The New York State troopers chased John Gregory from Blackbrooke up toward 209 North and then onto the highway. Their lights were flashing, but he didn’t appear to notice them. He wove in and out of the traffic in a way that would not have raised suspicion had they not been notified about the accident. Around mile marker 47 at exit 19, the Ford Falcon was in the middle lane, and just as he was about to pass the exit, he swerved violently to the right and took the off-ramp, bumping over the grass. The troopers were going too fast to take the turn and were forced to take the next exit instead. It was still raining heavily. They called in that they had lost him; another unit was on its way.

The second cruiser came up from the south and took the exit. It drove carefully because of the poor conditions. The sumac at the side of the highway was towering, and the first time the police drove along the bend, which merged rather sharply with the local road, they did not see anything amiss. The second police vehicle lost him too; it drove aimlessly until a call came in from dispatch. A local resident said she’d seen smoke ten minutes earlier as she was driving to pick up groceries.

They scoured the area. Visibility was poor, and the rain would not let up. There were no brake marks along the road and no visible signs that they could detect from their vehicles. Now there were three cruisers on scene. They parked, lights flashing like a carnival, and six officers began walking along the curling edge of the road. Up close like that you could more easily see the tire dent in the sodden grass, the split in the wall of feathery sumac that had opened and closed and now provided a shield hiding the woods beyond from view.

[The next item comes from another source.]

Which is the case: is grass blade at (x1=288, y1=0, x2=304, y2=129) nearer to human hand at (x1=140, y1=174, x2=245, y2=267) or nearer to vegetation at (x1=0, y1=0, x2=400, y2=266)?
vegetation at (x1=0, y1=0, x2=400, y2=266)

Officer Latcham flicked on his flashlight and saw instantly the broken twigs and branches.

About ten feet farther on had lain the Falcon, trunk high in the air on a berm of pine needles and rocks, nose accordioned into the trunk of a midsize pine tree, shearing off the left door, crumpling the body. The car made a faint hissing noise as water from the radiator leaked and evaporated on the warm metal. Inside the car was a man, badly injured. It was suspected he had been driving in excess of eighty-five miles an hour as he took the curve. Later they discovered that his alcohol level was three times the legal limit. It took considerable time for the emergency vehicles to reach the site, and the paramedics had trouble accessing the injured party. He was still alive but not responsive as they strapped him onto the gurney and wheeled him toward the waiting ambulance. It was a twenty-minute drive to the nearest trauma unit. The man had serious intra-abdominal injuries.

They did everything in their power to save him, but they were not successful.

What she remembered best months later, when she was finally fully healed, was that when Zev came into the hospital room, the world seemed to slow down—not as though it were stuck or stuttering but as though it had found its own unique rhythm and was slipping into a groove it could sustain. Life was chaotic, and there was pain and anger, but with Zev there, regarding her with the vastness of his pale, oceanic eyes, it seemed she could survive it. “The baby? What happened to the baby?” she breathed in his ear.